Please,
I have to found
a point x=x_o
where the solution y(x) of equation:
y''=y^2-exp[y], y=y(x).
is oscillatory

I have think the rule (y''/y)<0...

thanks...
johnk.

I think you problem is incorrectly stated.

Your problem is in the form y'' = f(y) and has no dependence on x. Therefore no x is special in the general solution.

Your one-trick pony is here. Can we solve it using our new trick for y'' =f(y) ?

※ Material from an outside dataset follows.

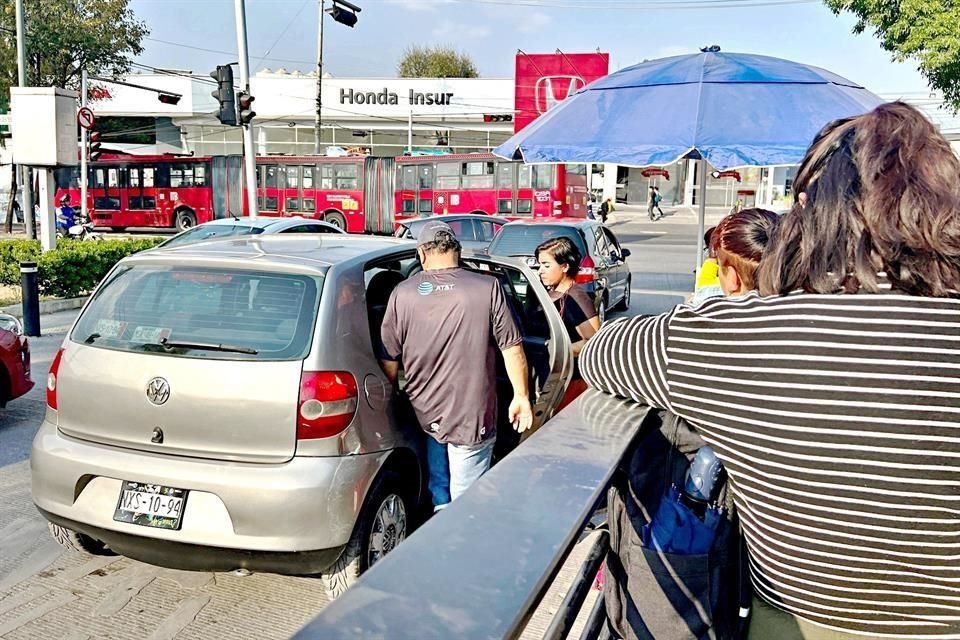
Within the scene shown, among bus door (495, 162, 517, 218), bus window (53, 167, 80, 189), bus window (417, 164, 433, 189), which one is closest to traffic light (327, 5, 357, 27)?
bus door (495, 162, 517, 218)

(d^2y/dx^2) = d/dy [(1/2)(dx/dy)^-2] = y^2 - e^y

(dx/dy)^-2 = 2 ∫ y^2 - e^y dy = (2/3) y^3 - 2 e^y + A

± (dx/dy) = 1/sqrt((2/3) y^3 - 2 e^y + A)

± (∫ 1 dx) = ± (x + C) = ∫ 1/sqrt((2/3) y^3 - 2 e^y + A) dy

Which is not going to happen. Time to get more descriptive.

There is a certain number p, p is the only real solution of p^2 = e^p and is about -7/10.

y = p is the only solution of y'' = y^2 - e^y = 0 so it is a fixed point when y = 0.

And for y> p, y'' < 0 and for y < p, y'' >0, and is strictly increasing in magnitude.

Thus y''/(y-p) < 0 when y is not p.

Thus p is the only possible stable asymptotic value of y. But it is not stable, and y oscillates everywhere but exactly at p.